## Short exercise
In the article on giving AI agents a feedback loop below, reproduce word for word the passage starting with "This step is" and going on through "see the error?".
[Document start]
That loop sounds obvious because it is obvious. It is the core of engineering work.

But most people use AI like this instead:

ask for code
paste the code
see that it is wrong
tell the model "it does not work"
hope it guesses correctly

That second loop is terrible.

The model is not debugging. It is guessing.

And if all you give it is "the button is broken" or "the page is blank" or "I got an error," you are forcing it to infer runtime reality from incomplete, second-hand descriptions.

That is why the loop matters more than the prompt.

Most Teams Already Describe Intent. They Do Not Describe Proof.

Most engineers are actually pretty good at describing what they want.

They say things like:

add a settings page for team billing
fix the broken onboarding modal
make the invite flow handle expired tokens gracefully

That is usually enough intent to start.

What is usually missing is the other half:

how the feature should be validated
what scenarios must pass
how local auth works
what browser state matters
what request should fire
what counts as "done"

So the model produces a draft. The human becomes the test harness. The human becomes the browser. The human becomes the console. The human becomes the network inspector.

And then people conclude that AI is unreliable.

The more precise conclusion is this:

the agent was never allowed to close its own loop.

That distinction matters a lot.

Because once you hand over both, the workflow changes from "generate something plausible" to "keep working until the evidence matches the intent."

The Core Idea: Give the Agent the Same Feedback You Use

When I say "complete the loop," I mean something simple:

Give the agent access to the signals a competent developer would use to self-correct.

That usually means some combination of:

browser access
console output
network visibility
tests
linting
type checking
screenshots or DOM inspection

If the model can make a change, observe the result, and iterate against real feedback, the quality jumps.

If it cannot, you are stuck in an expensive game of telephone.

This is why I think people sometimes underrate AI tools too early. They are evaluating them in a workflow where the model has no sensory input after it writes the first draft.

Of course the results are mediocre in that setup.

You removed the most important part of the engineering process.

The Loop Has Three Layers

Over time, I realized I rely on three different kinds of feedback, and the best AI workflows use all three.

1. Static feedback

This is the fast, mechanical layer:

linter
type checker
unit tests

These tools answer questions like:

is the code syntactically valid?
does it match the type contracts?
did it break something obvious?

This layer is non-negotiable. If your codebase does not have solid static feedback, AI work gets much riskier.

2. Logical feedback

This is where scenario tracing comes in.

Before I even run a feature, I often ask the agent to walk through the scenarios mentally:

"Trace what happens when the user clicks save. Which function runs? What request fires? How does the UI update? What happens if the request fails?"

This catches a surprising number of issues before the browser is even involved:

missing rollback logic
incorrect state transitions
unhandled empty states
stale cache invalidation
bad assumptions about control flow

This step is cheap and high leverage.

3. Runtime feedback

This is the layer most people skip, and it is the one that makes everything feel real.

Can the agent:

open the app?
click the button?
fill the form?
read the DOM?
inspect the console?
see the error?
retry after a fix?

If yes, it can actually behave like a developer.

If no, it is still just producing drafts.

Browser Access Changes the Game

The single biggest upgrade to my AI workflow was giving the agent browser access.
[Document end]
[Raw data start]
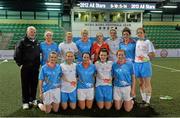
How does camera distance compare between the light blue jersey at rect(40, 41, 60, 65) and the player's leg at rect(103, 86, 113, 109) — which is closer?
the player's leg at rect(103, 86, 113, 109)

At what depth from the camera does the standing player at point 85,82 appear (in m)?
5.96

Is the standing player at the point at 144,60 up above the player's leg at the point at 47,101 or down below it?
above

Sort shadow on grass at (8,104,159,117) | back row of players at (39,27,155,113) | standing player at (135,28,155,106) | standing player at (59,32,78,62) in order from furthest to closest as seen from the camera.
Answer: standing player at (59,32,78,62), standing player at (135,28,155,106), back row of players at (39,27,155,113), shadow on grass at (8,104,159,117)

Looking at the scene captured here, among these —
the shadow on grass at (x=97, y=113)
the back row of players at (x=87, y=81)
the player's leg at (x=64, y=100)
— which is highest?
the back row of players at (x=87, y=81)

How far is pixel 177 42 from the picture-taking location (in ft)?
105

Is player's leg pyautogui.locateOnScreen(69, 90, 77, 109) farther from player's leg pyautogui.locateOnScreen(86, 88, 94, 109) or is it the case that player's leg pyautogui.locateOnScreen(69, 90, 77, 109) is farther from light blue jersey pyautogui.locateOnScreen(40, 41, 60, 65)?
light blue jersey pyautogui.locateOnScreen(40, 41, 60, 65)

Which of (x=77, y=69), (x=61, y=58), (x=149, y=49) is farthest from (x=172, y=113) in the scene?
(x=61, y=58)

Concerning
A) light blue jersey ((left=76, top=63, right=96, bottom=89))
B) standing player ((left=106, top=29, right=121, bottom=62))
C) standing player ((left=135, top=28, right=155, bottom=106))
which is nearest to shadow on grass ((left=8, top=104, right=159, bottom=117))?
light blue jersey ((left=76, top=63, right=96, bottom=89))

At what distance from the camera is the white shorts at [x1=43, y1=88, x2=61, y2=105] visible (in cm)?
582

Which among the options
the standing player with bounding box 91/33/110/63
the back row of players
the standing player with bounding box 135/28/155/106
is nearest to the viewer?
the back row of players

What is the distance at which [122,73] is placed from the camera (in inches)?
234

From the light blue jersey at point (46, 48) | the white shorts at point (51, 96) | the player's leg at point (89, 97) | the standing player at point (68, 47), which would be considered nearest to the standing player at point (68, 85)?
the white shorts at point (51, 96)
[Raw data end]
## Task result
This step is cheap and high leverage.

3. Runtime feedback

This is the layer most people skip, and it is the one that makes everything feel real.

Can the agent:

open the app?
click the button?
fill the form?
read the DOM?
inspect the console?
see the error?